|🔄 🚍| RE-BUS: A Large and Diverse Multimodal Benchmark for evaluating the ability of Vision-Language Models to understand Rebus Puzzles

Evaluating the Ability of Vision-Language Models to Understand Rebus Puzzles

Abstract

Understanding Rebus Puzzles requires multi-step reasoning, linguistic interpretation, commonsense knowledge, and symbolic understanding, posing a unique challenge for Vision-Language Models (VLMs). In this work, we introduce |🔄 🚍| (Rebus Puzzle for the word "Rebus") — a large and diverse benchmark comprising 1,333 English Rebus Puzzles across 18 categories such as idioms, food, and culture. We further propose RebusDescProgICE, a compute-efficient framework combining unstructured and structured reasoning via in-context learning, improving puzzle-solving accuracy by up to 30% for open-source VLMs.

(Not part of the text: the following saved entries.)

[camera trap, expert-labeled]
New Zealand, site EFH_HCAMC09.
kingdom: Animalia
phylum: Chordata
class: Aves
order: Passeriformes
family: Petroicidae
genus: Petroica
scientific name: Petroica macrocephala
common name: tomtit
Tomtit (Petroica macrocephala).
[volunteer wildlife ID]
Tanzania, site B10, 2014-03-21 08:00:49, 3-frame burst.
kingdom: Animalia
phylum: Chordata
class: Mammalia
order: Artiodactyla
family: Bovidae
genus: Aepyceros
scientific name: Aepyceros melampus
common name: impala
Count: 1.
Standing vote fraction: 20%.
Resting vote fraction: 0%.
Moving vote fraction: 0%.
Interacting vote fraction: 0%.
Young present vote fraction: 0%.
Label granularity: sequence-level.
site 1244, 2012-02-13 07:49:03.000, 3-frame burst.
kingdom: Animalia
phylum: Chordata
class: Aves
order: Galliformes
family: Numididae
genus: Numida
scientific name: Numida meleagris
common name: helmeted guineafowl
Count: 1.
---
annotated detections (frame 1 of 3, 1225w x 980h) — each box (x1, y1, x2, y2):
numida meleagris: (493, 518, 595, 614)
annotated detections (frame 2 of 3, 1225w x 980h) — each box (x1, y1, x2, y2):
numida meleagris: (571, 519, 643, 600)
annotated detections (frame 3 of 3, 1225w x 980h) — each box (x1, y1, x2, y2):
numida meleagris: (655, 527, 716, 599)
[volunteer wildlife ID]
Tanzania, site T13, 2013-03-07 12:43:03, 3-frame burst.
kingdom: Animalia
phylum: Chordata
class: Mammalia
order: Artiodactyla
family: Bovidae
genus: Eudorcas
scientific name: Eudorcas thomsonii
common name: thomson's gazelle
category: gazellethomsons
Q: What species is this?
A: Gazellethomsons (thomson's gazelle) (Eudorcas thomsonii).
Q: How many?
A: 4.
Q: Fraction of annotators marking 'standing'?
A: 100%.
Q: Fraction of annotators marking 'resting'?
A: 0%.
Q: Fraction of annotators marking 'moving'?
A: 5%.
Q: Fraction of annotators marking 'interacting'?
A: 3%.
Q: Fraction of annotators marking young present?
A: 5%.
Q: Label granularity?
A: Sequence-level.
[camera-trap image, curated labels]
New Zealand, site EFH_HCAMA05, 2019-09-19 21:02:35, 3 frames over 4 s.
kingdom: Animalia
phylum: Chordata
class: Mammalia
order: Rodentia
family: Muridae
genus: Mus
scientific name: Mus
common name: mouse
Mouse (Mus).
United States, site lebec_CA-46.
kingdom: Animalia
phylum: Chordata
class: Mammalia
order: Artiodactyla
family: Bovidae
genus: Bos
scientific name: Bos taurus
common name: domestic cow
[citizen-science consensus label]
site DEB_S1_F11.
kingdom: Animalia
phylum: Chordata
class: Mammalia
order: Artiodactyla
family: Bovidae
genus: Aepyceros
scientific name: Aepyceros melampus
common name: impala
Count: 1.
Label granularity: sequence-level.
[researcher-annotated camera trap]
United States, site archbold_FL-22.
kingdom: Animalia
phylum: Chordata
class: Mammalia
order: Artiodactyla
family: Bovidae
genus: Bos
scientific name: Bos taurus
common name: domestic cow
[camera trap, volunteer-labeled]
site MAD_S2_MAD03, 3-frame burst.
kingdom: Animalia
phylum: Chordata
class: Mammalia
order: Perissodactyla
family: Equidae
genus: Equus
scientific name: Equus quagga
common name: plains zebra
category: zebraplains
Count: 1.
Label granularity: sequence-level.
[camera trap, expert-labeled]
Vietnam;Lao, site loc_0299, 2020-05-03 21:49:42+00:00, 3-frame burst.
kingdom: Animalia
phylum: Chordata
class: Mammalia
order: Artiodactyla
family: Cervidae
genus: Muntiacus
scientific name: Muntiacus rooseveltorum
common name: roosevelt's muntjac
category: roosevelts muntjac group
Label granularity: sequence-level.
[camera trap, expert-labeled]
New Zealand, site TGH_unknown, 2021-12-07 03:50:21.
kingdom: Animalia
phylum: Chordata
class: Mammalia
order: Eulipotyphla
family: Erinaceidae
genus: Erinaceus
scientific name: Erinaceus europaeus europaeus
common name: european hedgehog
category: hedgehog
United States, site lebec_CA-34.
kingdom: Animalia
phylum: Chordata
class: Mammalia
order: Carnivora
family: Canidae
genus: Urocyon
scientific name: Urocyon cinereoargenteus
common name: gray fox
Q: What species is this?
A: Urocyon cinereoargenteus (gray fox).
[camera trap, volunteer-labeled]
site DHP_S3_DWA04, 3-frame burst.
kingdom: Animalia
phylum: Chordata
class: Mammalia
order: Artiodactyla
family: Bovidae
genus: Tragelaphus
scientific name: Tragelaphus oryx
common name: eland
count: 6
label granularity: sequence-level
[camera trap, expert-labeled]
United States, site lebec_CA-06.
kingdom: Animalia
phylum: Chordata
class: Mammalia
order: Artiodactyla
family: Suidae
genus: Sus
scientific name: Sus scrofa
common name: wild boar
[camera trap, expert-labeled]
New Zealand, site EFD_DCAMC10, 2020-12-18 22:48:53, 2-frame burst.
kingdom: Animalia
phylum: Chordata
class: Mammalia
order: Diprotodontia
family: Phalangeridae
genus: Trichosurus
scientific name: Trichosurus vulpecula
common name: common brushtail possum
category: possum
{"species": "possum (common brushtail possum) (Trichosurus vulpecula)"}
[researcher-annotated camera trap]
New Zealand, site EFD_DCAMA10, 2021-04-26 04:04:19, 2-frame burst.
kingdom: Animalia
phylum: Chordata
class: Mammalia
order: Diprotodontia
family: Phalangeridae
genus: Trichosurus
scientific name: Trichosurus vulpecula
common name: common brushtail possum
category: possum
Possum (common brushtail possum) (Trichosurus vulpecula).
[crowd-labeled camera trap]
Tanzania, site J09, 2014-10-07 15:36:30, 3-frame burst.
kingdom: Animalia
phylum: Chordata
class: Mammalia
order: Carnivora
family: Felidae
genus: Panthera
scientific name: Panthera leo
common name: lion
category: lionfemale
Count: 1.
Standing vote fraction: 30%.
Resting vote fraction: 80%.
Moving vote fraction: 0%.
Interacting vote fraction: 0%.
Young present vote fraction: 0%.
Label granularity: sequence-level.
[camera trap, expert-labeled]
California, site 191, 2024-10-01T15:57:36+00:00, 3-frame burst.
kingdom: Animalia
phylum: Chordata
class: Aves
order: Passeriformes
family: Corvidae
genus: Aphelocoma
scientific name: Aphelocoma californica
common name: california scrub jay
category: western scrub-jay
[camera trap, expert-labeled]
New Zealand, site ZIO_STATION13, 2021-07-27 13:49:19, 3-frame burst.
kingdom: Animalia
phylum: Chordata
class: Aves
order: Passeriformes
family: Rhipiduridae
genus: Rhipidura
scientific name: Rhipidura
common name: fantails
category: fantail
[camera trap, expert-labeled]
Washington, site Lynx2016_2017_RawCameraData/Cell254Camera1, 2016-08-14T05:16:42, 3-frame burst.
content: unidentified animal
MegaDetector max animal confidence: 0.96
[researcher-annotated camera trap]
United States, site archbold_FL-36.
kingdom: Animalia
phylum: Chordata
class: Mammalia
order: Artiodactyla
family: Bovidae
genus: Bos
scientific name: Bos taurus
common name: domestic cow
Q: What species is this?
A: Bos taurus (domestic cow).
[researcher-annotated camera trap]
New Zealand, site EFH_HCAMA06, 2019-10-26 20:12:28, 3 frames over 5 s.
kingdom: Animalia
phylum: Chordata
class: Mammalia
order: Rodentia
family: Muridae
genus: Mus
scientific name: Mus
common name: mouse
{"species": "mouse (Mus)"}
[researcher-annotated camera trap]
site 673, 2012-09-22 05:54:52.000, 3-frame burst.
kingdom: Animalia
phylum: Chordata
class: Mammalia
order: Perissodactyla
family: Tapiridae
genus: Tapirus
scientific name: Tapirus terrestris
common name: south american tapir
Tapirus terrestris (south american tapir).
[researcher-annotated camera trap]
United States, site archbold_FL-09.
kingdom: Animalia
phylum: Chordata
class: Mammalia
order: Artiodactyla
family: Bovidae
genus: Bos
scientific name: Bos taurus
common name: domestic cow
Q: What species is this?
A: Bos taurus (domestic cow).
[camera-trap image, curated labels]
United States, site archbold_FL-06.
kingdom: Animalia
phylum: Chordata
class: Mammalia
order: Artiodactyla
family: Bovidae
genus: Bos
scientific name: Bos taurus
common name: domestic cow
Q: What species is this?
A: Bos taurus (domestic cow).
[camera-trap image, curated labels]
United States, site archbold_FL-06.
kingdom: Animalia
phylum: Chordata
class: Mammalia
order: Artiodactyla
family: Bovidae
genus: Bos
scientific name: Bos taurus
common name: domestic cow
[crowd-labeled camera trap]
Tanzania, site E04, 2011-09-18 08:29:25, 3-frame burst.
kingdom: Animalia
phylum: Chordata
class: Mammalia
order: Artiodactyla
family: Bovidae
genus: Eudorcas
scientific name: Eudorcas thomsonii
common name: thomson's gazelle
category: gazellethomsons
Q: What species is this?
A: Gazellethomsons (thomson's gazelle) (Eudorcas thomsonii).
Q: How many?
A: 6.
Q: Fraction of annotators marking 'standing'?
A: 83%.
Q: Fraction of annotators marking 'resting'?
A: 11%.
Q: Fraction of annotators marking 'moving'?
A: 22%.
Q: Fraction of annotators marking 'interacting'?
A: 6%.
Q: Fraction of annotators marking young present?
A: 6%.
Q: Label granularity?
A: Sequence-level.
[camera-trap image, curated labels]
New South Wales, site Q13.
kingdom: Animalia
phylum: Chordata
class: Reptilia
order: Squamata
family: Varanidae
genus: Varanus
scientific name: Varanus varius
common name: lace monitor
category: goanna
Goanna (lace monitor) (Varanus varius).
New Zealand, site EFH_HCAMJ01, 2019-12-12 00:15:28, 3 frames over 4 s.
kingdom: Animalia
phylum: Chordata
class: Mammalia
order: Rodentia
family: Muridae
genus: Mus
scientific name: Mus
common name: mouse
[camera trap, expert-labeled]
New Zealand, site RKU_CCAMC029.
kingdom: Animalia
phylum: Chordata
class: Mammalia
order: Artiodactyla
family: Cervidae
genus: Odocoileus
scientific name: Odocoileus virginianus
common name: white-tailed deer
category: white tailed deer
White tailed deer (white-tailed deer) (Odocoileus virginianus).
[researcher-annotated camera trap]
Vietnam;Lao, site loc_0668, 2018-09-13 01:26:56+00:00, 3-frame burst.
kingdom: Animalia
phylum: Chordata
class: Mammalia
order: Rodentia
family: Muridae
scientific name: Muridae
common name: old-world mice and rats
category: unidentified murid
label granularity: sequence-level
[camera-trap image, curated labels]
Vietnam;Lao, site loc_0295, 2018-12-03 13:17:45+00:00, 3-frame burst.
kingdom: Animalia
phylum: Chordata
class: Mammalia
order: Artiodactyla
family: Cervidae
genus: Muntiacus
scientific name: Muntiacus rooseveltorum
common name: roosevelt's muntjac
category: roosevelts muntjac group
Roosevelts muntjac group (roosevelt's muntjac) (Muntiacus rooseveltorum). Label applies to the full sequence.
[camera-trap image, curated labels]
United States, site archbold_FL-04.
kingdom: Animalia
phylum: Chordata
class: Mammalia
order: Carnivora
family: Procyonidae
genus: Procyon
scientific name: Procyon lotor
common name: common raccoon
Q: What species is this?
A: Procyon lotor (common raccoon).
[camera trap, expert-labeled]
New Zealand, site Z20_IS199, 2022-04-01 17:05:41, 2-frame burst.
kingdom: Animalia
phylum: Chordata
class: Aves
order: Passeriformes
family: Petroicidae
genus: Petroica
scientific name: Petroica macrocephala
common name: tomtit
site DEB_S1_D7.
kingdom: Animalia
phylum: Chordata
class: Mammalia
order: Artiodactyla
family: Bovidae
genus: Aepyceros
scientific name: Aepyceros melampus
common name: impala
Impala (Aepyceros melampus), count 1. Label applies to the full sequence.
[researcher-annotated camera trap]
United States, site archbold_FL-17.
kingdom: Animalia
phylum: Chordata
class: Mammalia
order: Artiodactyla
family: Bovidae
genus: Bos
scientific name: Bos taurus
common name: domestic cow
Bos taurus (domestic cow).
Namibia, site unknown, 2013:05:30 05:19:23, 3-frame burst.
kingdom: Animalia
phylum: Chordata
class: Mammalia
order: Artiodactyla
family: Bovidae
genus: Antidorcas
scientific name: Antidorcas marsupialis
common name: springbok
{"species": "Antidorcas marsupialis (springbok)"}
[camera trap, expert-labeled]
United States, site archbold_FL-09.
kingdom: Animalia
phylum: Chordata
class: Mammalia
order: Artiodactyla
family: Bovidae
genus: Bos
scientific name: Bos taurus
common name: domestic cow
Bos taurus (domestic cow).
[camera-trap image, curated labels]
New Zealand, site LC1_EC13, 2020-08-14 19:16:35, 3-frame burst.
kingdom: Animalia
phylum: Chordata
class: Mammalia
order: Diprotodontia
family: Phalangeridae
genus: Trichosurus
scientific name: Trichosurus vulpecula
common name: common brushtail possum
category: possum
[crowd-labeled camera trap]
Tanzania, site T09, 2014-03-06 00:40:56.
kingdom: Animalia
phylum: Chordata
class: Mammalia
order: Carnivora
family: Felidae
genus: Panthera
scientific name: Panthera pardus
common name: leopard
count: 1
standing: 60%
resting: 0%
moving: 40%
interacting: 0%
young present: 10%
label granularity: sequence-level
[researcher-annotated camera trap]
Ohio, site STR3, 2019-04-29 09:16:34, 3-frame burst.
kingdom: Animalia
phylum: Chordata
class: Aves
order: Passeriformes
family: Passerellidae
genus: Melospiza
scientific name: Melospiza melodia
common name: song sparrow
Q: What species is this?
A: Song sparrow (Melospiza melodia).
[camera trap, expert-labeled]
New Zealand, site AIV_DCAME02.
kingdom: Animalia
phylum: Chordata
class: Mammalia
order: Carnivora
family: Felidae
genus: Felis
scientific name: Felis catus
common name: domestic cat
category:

We release our dataset, evaluation protocols, and results to enable systematic study of visual-linguistic reasoning through wordplay.

Dataset and Examples

The |🔄 🚍| dataset contains puzzles like the following example, where visual and textual elements combine to form meaningful words or phrases.

Rebus Example

Dataset Curation and Annotation

The |🔄 🚍| dataset was curated in three stages: (1) collecting puzzles from online sources, (2) annotating metadata such as difficulty and reasoning features, and (3) using ControlNet to generate stylistic variations with visual distractions.

Annotation Pipeline

Dataset Statistics

Our dataset spans 18 categories, visualized below.

Category Distribution

Feature-level metadata distribution captured through a Venn diagram:

Feature Overlap

UMAP visualization of puzzle embeddings highlighting stylistic diversity between original and ControlNet-generated samples:

UMAP Embeddings

Framework: RebusDescProgICE

RebusDescProgICE is a model-agnostic method which integrates natural language-based descriptions and programmatic reasoning in a hybrid prompting setup. This method enhances VLM reasoning by combining structured (VisProg-style) and unstructured reasoning components.